AIM: The data below is to be returned in full and exactly.

(Some records)
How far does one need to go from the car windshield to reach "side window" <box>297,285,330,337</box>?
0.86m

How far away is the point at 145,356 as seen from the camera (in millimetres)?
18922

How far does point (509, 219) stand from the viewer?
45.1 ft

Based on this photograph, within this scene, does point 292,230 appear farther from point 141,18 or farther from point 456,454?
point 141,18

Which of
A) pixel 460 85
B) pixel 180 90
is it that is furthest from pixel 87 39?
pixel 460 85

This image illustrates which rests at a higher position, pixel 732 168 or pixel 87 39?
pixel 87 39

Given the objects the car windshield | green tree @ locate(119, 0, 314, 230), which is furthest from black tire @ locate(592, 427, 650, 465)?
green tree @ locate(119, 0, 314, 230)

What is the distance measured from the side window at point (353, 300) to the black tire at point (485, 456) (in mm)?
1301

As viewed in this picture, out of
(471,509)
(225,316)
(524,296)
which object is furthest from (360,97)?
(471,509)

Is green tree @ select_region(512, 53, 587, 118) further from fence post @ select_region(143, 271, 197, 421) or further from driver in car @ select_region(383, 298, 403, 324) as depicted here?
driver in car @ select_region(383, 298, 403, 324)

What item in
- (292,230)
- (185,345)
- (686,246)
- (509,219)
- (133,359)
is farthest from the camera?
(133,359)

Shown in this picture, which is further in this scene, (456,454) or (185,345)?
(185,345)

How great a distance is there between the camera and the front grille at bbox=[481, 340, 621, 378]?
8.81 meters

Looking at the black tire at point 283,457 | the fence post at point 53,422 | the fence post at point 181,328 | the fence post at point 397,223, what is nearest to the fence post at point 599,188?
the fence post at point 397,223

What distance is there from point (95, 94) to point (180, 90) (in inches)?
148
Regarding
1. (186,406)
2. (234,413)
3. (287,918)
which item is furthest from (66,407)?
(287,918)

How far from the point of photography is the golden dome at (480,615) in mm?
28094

SOLUTION BELOW:
How far does one need to go from the car windshield to reach "side window" <box>297,285,330,337</box>?
0.86m

How far away is the point at 145,356 as seen from the camera (in millimetres)?
18922

How far does point (509, 219) stand from the viewer?
45.1 ft

Based on this photograph, within this scene, does point 292,230 appear farther from point 141,18 or farther from point 456,454?
point 141,18

Which of
A) pixel 460 85
B) pixel 180 90
is it that is furthest from pixel 87 39?
pixel 460 85

This image illustrates which rests at a higher position, pixel 732 168 or pixel 87 39?
pixel 87 39

Given the objects the car windshield | green tree @ locate(119, 0, 314, 230), which is furthest from black tire @ locate(592, 427, 650, 465)?
green tree @ locate(119, 0, 314, 230)

What is the distance measured from the side window at point (353, 300) to the black tire at point (485, 456) (in mm)?
1301

As viewed in this picture, out of
(471,509)
(225,316)
(524,296)
which object is furthest from (360,97)?
(471,509)

Is green tree @ select_region(512, 53, 587, 118) further from fence post @ select_region(143, 271, 197, 421) or further from driver in car @ select_region(383, 298, 403, 324) as depicted here?
driver in car @ select_region(383, 298, 403, 324)

What item in
- (292,230)
- (185,345)
- (686,246)
- (509,219)
- (133,359)
is farthest from the camera?
(133,359)

Shown in this picture, which is further in this scene, (456,454) or (185,345)?
(185,345)

How great a distance is there between the camera and the front grille at bbox=[481, 340, 621, 378]?
8.81 meters

Looking at the black tire at point 283,457 | the fence post at point 53,422 | the fence post at point 181,328 | the fence post at point 397,223, what is nearest to the fence post at point 599,188?
the fence post at point 397,223

What distance is there from point (95, 94) to point (180, 90) (in inches)?
148
Regarding
1. (186,406)
2. (234,413)
3. (287,918)
which item is furthest from (66,407)?
(287,918)

How far from the point of photography is the golden dome at (480,615) in mm?
28094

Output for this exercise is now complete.